- [Job]
Could you copy out the text of every line in the data below word for word, leaving the pictures out of your answer?
__________
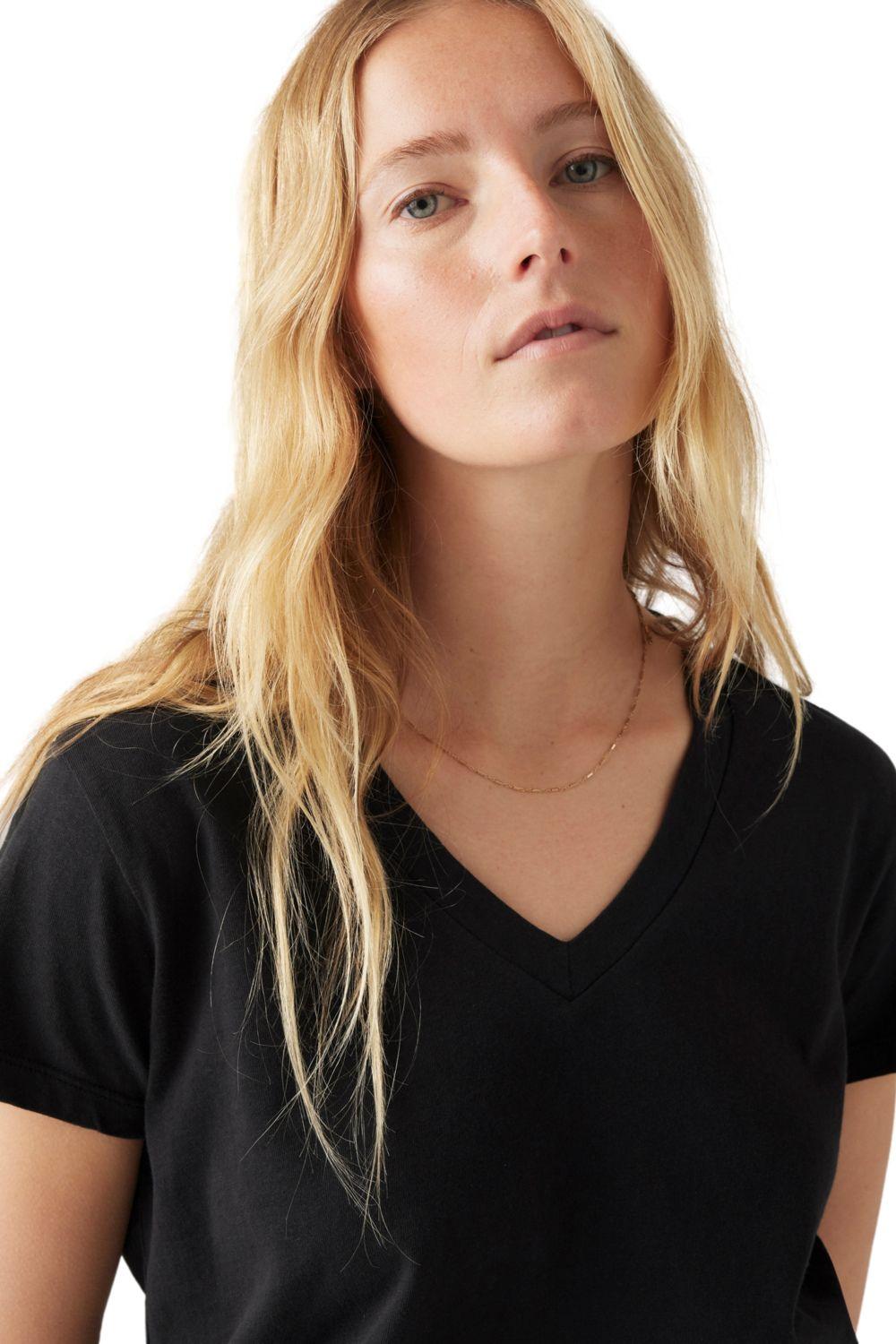 Polera Mujer Boxy Vneck Tee Negro Levis A8774-0008-3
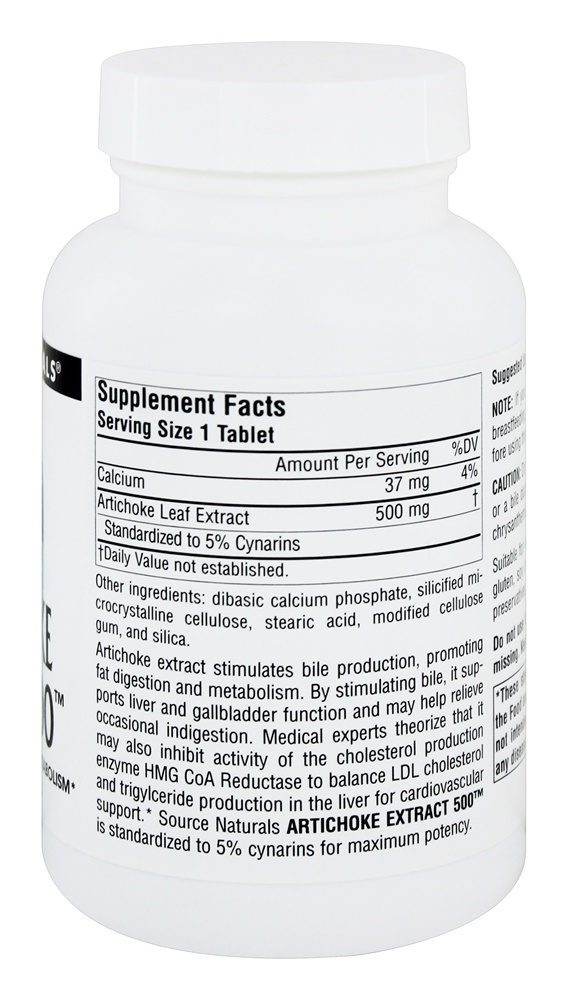 Extrato de alcachofra 500 mg. - 180 Tablets Source Naturals - Imagem 2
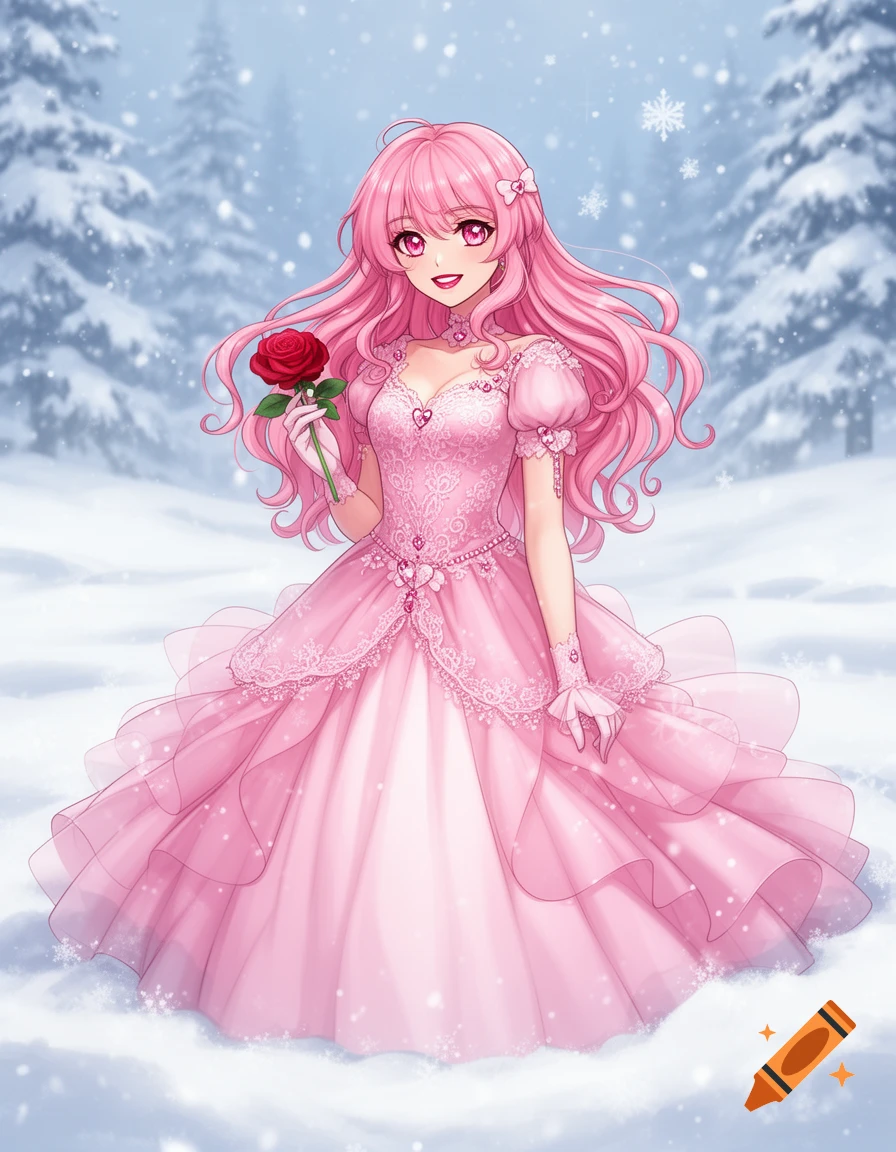 Anime girl with pink hair and heart-shaped eyes in a pink princess dress, holding a red rose in a snowy forest.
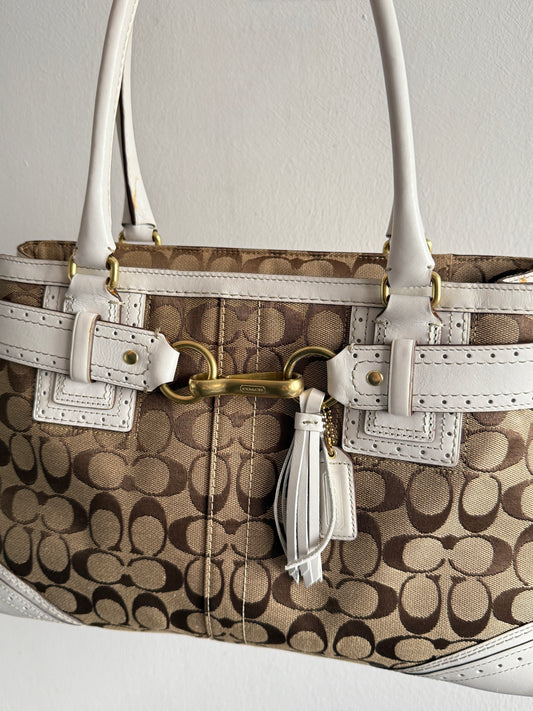 Rare Coach Hampton Signature Shoulder Bag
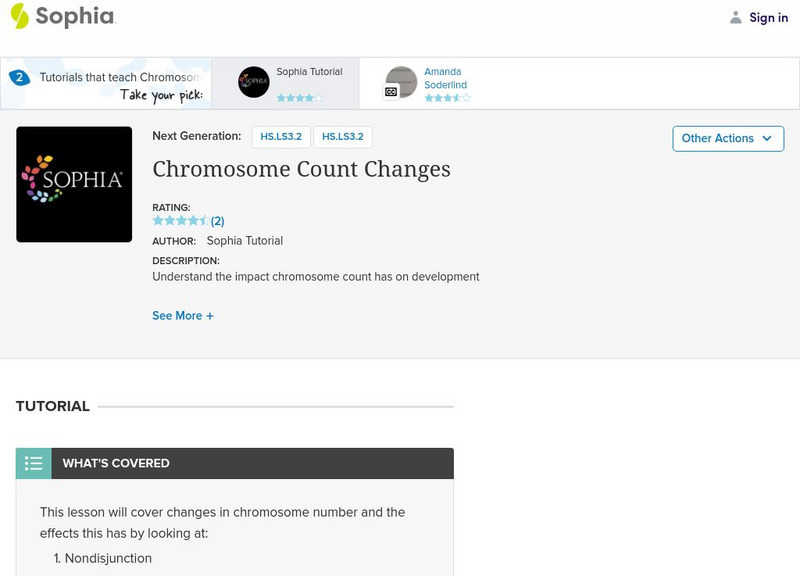 Sophia: Changes in Chromosome Number: Lesson 3 Instructional Video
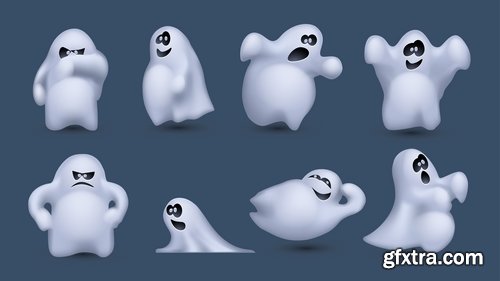 Collection of ghost specter vector image 25 EPS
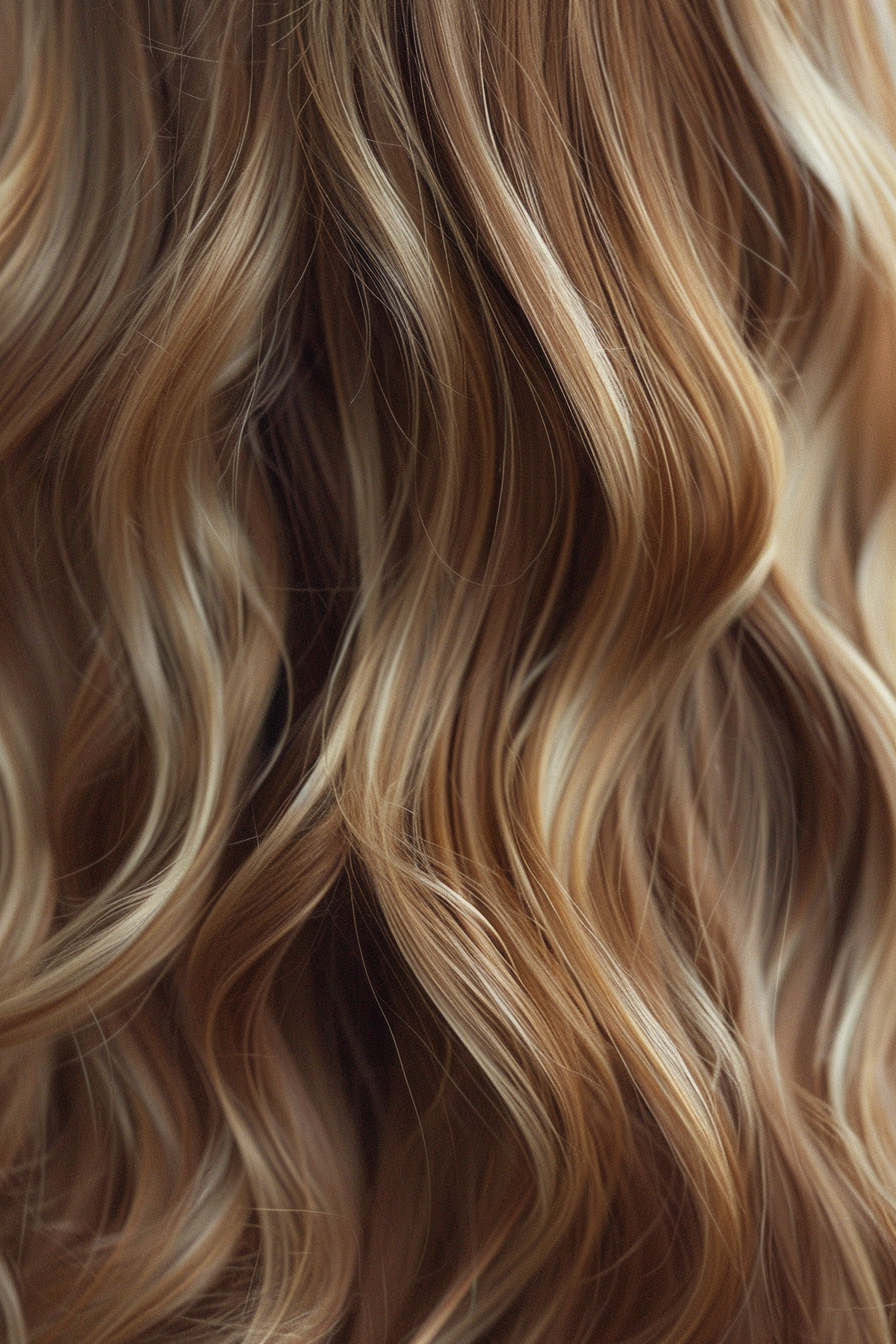 Woman hairstyle. Caramel balayage on long wavy hair.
__________
- [Answer area]
 Polera Mujer Boxy Vneck Tee Negro Levis A8774-0008-3
 Extrato de alcachofra 500 mg. - 180 Tablets Source Naturals - Imagem 2
 Anime girl with pink hair and heart-shaped eyes in a pink princess dress, holding a red rose in a snowy forest.
 Rare Coach Hampton Signature Shoulder Bag
 Sophia: Changes in Chromosome Number: Lesson 3 Instructional Video
 Collection of ghost specter vector image 25 EPS
 Woman hairstyle. Caramel balayage on long wavy hair.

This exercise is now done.